=== 文档节选 ===

当年“满州国”警察厅门前,现在还保留着残断的“围栏”,那是一些低矮的石墩,胖乎乎地有点憨笨可爱。石墩之间用装饰性的铁杆连接着,它们多数都在日本人战败之后的漫长时间里被破坏了。没法儿想象,警察厅并不是戒备森严,“围栏”竟和儿童游乐场门口设置的石头凳子差不多。我问当年的老人,鬼子怎么可能不修筑高墙?在这种要地,不可思议。他们一点也没有我的疑问,反而圆睁着眼睛问我:“有哪个中国人敢靠近那种地方走?”
苦难像大水一样临头,中国人默默地忍受。老舍的手里,到最后一刻也有纸也有笔,但是,他没有留下一个字就自沉于水中。
中国人似乎更擅长于书写和编织忧愁。是不是中国人理解的忧愁才更接近于美好的境界?而苦难太具体,太惨烈,太形而下,是中国的人所不屑于写的。好的、愉快的事情那么多,为什么要去寻找不愉快?
四
苦难有着多么大的余地!它几乎没有遇见过这样宽阔无阻的盆地,洪水没有理由不肆虐。
有数不清的无知觉者,又有数不清的能埋藏平息掉疼痛的人。在这种时候,派什么人去受难,还成为问题吗?
苦难像最美丽清澈的溪水,欢迎一切人拿他短促如草的生命去泅渡。
五
偶然地,我翻到一篇小说,作者是一个日本人,叫大冈升平。我看它更接近一篇纪录性文字。其中有一段关于是不是开枪射击一个突然出现在日本人视线中的美国兵的描述,他写出了当时的犹豫和对自我的心理分析。可以想象,一个外形委琐的日本人,端着枪,躲在暗处,对于战事懵懵懂懂,对于战争的输赢胜败完全没有判断力。他只是端着枪,立在他的岗位上。这种时候日本人见到,在离他很近的地方出现了另外一个人,二十左右的年轻人,钢盔下面有令人惊羡的红润的脸。年轻人用登山运动员一样的步伐,而不是一个对有威胁之敌的步伐走路,眼神中有一种忧愁。日本人对突然出现的美国兵甚至产生了一种“依恋”的感情。这种“依恋”是日本人选用的词汇。我所理解的不是“依恋”,它更接近于由某种因不明的敬畏带来的迟疑,是一种黄肤色种族的成年人对于白皮肤的高大年轻人的特殊情感。端着枪的日本人曾经是研究法国文学的学者,战争来了,他同样被安置在战争的沟壕里。手上有枪,枪膛中顶满了子弹,他的手指正停在扳机上。他深深地知道,在这个位置,这一时刻之中,还有另外的他——人性的他。那些怪东西使他想到了对方的母亲,感到了对方还没有丝毫的作战经验,连藏身的训练都缺乏。
开枪是一个士兵的本能,只是动一下手指头的事情,然后,对手应着枪声倒下,类似用手挥一下镰刀,眼前倒下一棵熟透了的老玉米。但是,叫大风升平的日本士兵没有发出动作,他让那个脸上现出白种人种特有红润的美国孩子退回到敌方的安全地带。

=== 待审数据 ===

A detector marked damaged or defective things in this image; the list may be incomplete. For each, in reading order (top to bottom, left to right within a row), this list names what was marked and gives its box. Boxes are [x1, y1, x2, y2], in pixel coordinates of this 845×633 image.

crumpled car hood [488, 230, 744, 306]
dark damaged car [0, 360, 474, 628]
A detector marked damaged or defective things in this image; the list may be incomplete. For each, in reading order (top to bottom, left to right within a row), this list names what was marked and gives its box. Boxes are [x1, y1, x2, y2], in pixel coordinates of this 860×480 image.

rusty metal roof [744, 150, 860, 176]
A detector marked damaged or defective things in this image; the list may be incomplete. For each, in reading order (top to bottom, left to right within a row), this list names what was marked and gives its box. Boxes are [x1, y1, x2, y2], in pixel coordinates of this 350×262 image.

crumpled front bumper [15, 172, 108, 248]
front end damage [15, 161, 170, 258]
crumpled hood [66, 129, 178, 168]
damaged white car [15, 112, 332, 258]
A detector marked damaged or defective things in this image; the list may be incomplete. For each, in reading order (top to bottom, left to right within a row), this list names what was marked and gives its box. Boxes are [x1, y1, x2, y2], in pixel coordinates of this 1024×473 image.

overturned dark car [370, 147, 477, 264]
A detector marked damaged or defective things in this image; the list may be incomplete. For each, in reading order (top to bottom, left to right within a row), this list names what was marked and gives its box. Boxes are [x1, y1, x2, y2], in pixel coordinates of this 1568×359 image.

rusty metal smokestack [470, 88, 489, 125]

===
=== 待审数据 ===

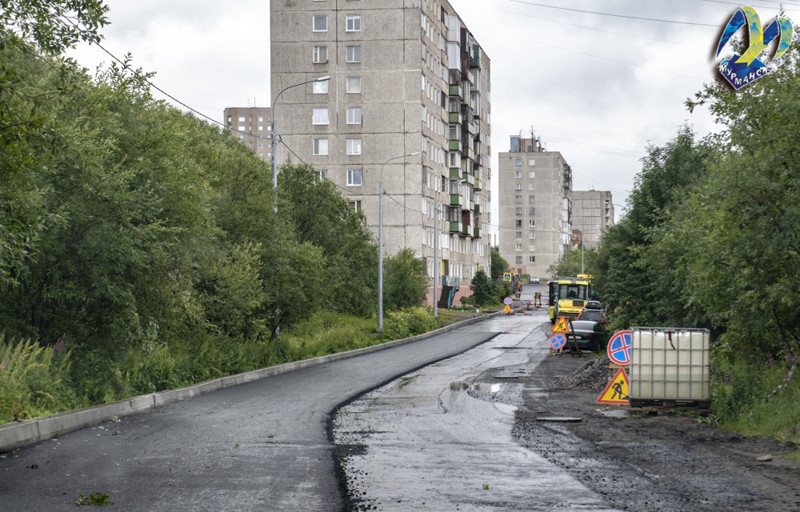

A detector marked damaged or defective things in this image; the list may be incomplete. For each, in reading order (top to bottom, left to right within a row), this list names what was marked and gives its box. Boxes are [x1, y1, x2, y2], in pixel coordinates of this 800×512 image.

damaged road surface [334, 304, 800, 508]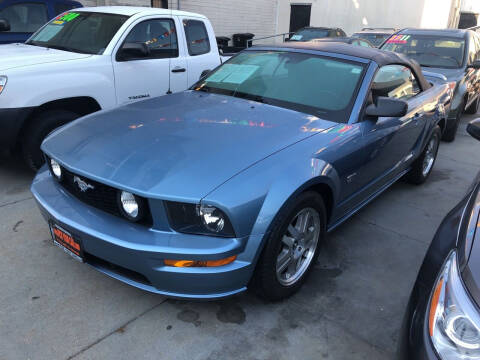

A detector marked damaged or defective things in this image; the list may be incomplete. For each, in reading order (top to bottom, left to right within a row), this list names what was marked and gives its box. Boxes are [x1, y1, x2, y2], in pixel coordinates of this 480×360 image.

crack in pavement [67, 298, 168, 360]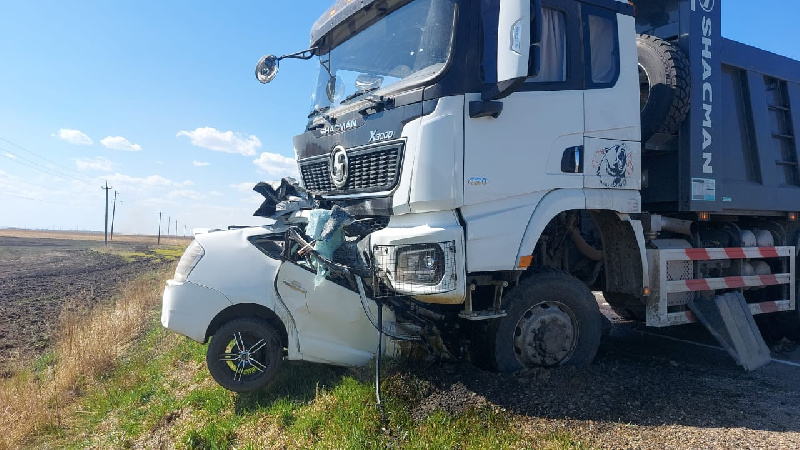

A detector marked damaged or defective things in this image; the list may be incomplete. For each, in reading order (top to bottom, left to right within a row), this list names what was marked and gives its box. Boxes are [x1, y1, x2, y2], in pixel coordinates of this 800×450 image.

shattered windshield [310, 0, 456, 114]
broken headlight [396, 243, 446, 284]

===
=== 待审数据 ===

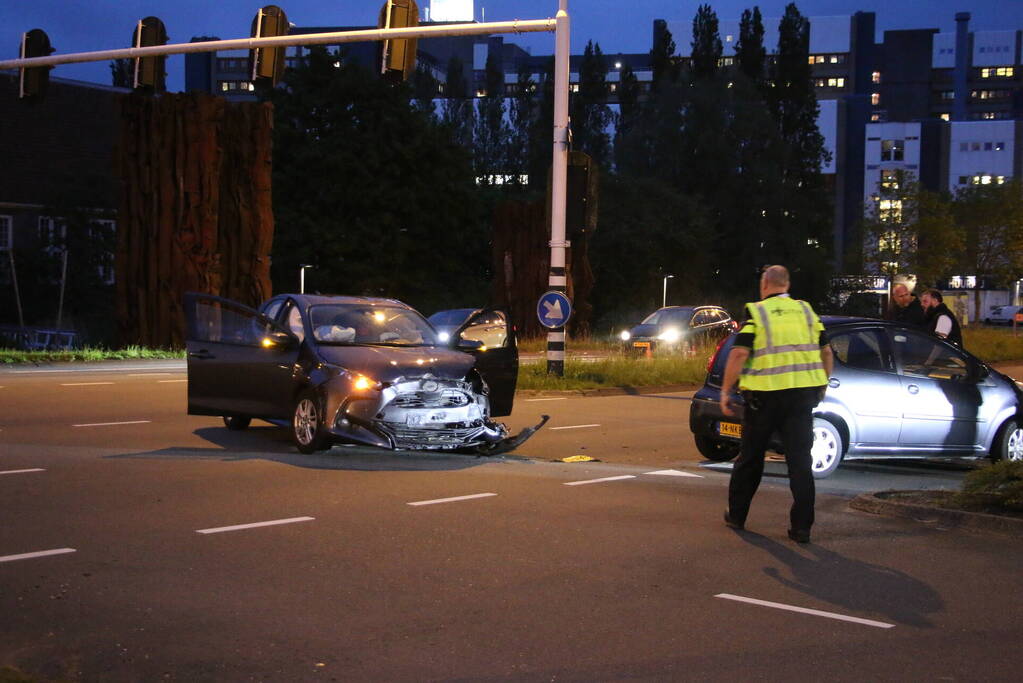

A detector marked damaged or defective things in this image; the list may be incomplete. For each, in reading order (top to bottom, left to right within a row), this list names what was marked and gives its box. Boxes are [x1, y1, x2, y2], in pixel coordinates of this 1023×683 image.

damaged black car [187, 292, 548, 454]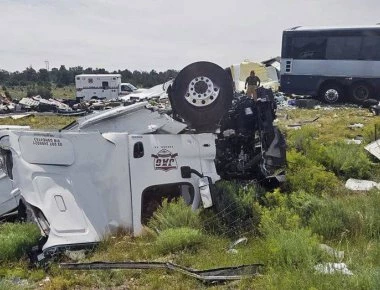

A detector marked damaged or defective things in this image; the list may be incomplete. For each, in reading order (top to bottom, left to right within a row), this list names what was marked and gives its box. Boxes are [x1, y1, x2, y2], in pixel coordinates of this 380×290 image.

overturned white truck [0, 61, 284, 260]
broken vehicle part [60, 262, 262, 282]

===

逐字抄写文档节选中的一段，从含有“有数不清的无知觉者,又有数不”的语句开始，到“战经验,连藏身的训练都缺乏。”为止。

**任务结果**
有数不清的无知觉者,又有数不清的能埋藏平息掉疼痛的人。在这种时候,派什么人去受难,还成为问题吗?
苦难像最美丽清澈的溪水,欢迎一切人拿他短促如草的生命去泅渡。
五
偶然地,我翻到一篇小说,作者是一个日本人,叫大冈升平。我看它更接近一篇纪录性文字。其中有一段关于是不是开枪射击一个突然出现在日本人视线中的美国兵的描述,他写出了当时的犹豫和对自我的心理分析。可以想象,一个外形委琐的日本人,端着枪,躲在暗处,对于战事懵懵懂懂,对于战争的输赢胜败完全没有判断力。他只是端着枪,立在他的岗位上。这种时候日本人见到,在离他很近的地方出现了另外一个人,二十左右的年轻人,钢盔下面有令人惊羡的红润的脸。年轻人用登山运动员一样的步伐,而不是一个对有威胁之敌的步伐走路,眼神中有一种忧愁。日本人对突然出现的美国兵甚至产生了一种“依恋”的感情。这种“依恋”是日本人选用的词汇。我所理解的不是“依恋”,它更接近于由某种因不明的敬畏带来的迟疑,是一种黄肤色种族的成年人对于白皮肤的高大年轻人的特殊情感。端着枪的日本人曾经是研究法国文学的学者,战争来了,他同样被安置在战争的沟壕里。手上有枪,枪膛中顶满了子弹,他的手指正停在扳机上。他深深地知道,在这个位置,这一时刻之中,还有另外的他——人性的他。那些怪东西使他想到了对方的母亲,感到了对方还没有丝毫的作战经验,连藏身的训练都缺乏。